▶ **Extrait à lire**:
Safa Ben Saad est chercheurepostdoctorale au CERC et à laChaire de recherche Droit, religion et laïcité.

Safa Ben Saad est chercheure
postdoctorale au CERC et à la
Chaire de recherche Droit, 
religion et laïcité.


Photo : Université de Sherbrooke

La justice transitionnelle a beau être d’actualité, ni le concept ni le processus ne font l’unanimité. Les critiques fusent sur la politisation du processus ; de l’insuffisance des commissions vérité à la banalisation de la réconciliation, « les règles de bonnes conduites » que prétendent représenter les mécanismes de la transitologie à la marge des normes étatiques peinent à convaincre. Non seulement l’improvisation du « vainqueur » appuyé par un panel d’acteurs nationaux et internationaux crée un flou juridique, mais aussi, la variété des expériences met à rude épreuve le modèle. Les récentes expériences au Moyen Orient et en Afrique du Nord remettent le débat à l’ordre du jour.

▶ **Entrées extraites**:
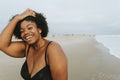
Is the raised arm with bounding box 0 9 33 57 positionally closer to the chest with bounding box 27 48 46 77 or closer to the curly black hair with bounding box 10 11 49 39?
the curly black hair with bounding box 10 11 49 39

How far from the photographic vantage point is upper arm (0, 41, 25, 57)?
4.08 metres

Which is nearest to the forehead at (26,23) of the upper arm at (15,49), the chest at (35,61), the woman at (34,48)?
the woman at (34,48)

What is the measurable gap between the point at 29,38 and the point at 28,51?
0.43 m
==
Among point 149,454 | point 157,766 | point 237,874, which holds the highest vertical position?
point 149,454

▶ **Exercice proposé 1**:
Citez le passage sur la justice transitionnelle en commençant par « La justice transitionnelle » et en poursuivant jusqu'à « l’ordre du jour. ».
▶ **Exercice proposé 2**:
D'après l'extrait sur la justice transitionnelle, quelles expériences récentes remettent le débat à l'ordre du jour ?
▶ **Exercice proposé 3**:
En vous appuyant sur l'extrait consacré à la justice transitionnelle, expliquez ce qui, au-delà de la politisation, fragilise le modèle de la transitologie.
Les enregistrements ne servent à rien ici.

▶ **Bonne réponse 1**:
La justice transitionnelle a beau être d’actualité, ni le concept ni le processus ne font l’unanimité. Les critiques fusent sur la politisation du processus ; de l’insuffisance des commissions vérité à la banalisation de la réconciliation, « les règles de bonnes conduites » que prétendent représenter les mécanismes de la transitologie à la marge des normes étatiques peinent à convaincre. Non seulement l’improvisation du « vainqueur » appuyé par un panel d’acteurs nationaux et internationaux crée un flou juridique, mais aussi, la variété des expériences met à rude épreuve le modèle. Les récentes expériences au Moyen Orient et en Afrique du Nord remettent le débat à l’ordre du jour.

▶ **Bonne réponse 2**:
Les récentes expériences au Moyen Orient et en Afrique du Nord.

▶ **Bonne réponse 3**:
L'improvisation du « vainqueur », appuyé par un panel d'acteurs nationaux et internationaux, crée un flou juridique. De plus, la variété des expériences met le modèle à rude épreuve.